As regular CFZ-watchers will know, for some time Corinna has been doing a column for Animals & Men and a regular segment on On The Track... particularly about out-of-place birds and rare vagrants. There seem to be more and more bird stories from all over the world hitting the news these days so, to make room for them all - and to give them all equal and worthy coverage - she has set up this new blog to cover all things feathery and Fortean.

Monday 17 June 2019

Formerly rare garden birds now booming thanks to food put out for them, report says

Annually, British population puts out enough food to sustain up to 196 million birds
Tuesday 21 May 2019 16:27 
Populations of birds like goldfinches and wood pigeons that were rarely seen in gardens 40 years ago are now booming because people are leaving out food for them, according to a new study. 
As a result they are "reshaping" entire communities, researchers said.  

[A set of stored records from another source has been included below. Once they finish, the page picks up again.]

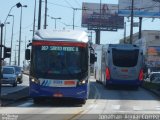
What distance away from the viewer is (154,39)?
12825 cm

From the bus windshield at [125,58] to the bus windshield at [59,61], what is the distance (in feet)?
53.1

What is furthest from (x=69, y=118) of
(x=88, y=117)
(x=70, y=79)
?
(x=70, y=79)

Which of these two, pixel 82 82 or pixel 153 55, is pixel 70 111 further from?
pixel 153 55

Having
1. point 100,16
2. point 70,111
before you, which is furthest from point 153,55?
point 70,111

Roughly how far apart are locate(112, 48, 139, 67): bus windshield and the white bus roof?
1490cm

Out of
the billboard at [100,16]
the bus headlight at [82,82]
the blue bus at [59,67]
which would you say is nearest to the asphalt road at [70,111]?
the blue bus at [59,67]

“Back in the 1970s goldfinches and wood pigeons were seen eating food in 10 per cent of gardens whereas now they’re in around 90 per cent of gardens which have food out,” lead researcher Kate Plummer from the British Trust of Orthonology (BTO) told The Independent.
During that decade, households mainly put out nuts, oats and seed mixes. At the time, half of all birds using feeders were either sparrows and starlings.

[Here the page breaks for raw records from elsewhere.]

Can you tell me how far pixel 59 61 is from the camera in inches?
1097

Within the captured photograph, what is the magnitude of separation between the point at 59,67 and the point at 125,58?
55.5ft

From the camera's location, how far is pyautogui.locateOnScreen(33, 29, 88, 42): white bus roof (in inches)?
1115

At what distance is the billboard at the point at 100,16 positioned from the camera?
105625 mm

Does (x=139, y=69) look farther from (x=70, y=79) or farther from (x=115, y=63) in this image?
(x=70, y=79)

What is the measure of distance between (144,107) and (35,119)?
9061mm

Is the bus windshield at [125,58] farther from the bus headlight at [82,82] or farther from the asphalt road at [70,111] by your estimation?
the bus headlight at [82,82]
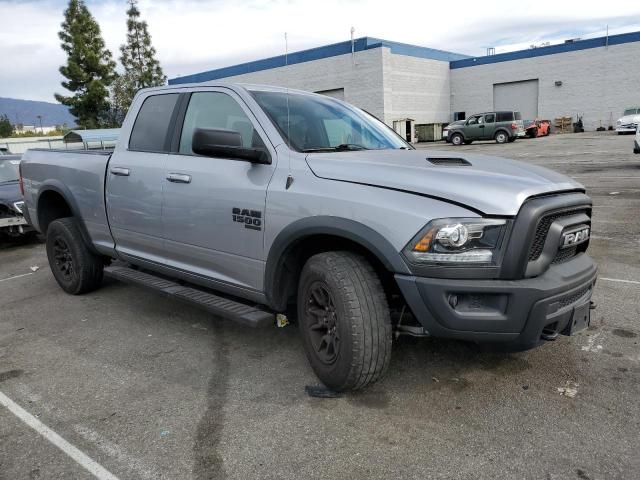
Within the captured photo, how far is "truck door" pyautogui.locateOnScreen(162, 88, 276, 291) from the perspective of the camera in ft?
11.6

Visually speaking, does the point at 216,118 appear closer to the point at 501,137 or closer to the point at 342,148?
the point at 342,148

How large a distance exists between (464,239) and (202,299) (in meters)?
2.02

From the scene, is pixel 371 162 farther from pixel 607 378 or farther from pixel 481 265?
pixel 607 378

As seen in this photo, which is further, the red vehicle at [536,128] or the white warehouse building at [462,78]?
the white warehouse building at [462,78]

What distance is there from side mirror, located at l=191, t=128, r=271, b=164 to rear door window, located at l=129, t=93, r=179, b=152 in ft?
3.40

Now there’s much more choice, with fat balls, niger seeds, suet cake and sunflower hearts all on sale. As a result there is a greater diversity of birds coming into our gardens, including long-tailed tits, siskins, nuthatches and bullfinches.

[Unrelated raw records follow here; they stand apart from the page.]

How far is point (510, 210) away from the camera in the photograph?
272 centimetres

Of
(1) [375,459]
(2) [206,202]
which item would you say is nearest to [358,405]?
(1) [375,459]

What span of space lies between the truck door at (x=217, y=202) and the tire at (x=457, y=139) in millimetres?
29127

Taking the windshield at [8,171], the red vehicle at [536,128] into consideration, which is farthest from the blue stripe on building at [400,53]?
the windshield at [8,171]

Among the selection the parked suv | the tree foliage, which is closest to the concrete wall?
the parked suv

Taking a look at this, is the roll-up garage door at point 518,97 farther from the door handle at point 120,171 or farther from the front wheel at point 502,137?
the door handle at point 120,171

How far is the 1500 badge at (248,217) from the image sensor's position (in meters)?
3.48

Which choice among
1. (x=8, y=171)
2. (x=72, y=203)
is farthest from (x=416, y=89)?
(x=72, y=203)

On a wing and a prayer: British birds under threat
Sparrowhawks, magpies, pheasants and carrion crow have also done well because they predate on birds that feed from bird feeders.
A few species like song thrush and mistle thrush who rarely come to feeders have seen numbers decline.
“We now know that garden bird feeding is one of many important environmental factors affecting British bird numbers," Dr Plummer said. “Regular visits to garden feeders in urban areas appear to have led to population growth across more than 30 different bird species, while there has been no change in the average population sizes of birds that don’t visit feeders."
Annually, British bird-lovers put out enough food to sustain up to 196 million birds at a cost of £300m a year, according to the study published in Nature Communications journal.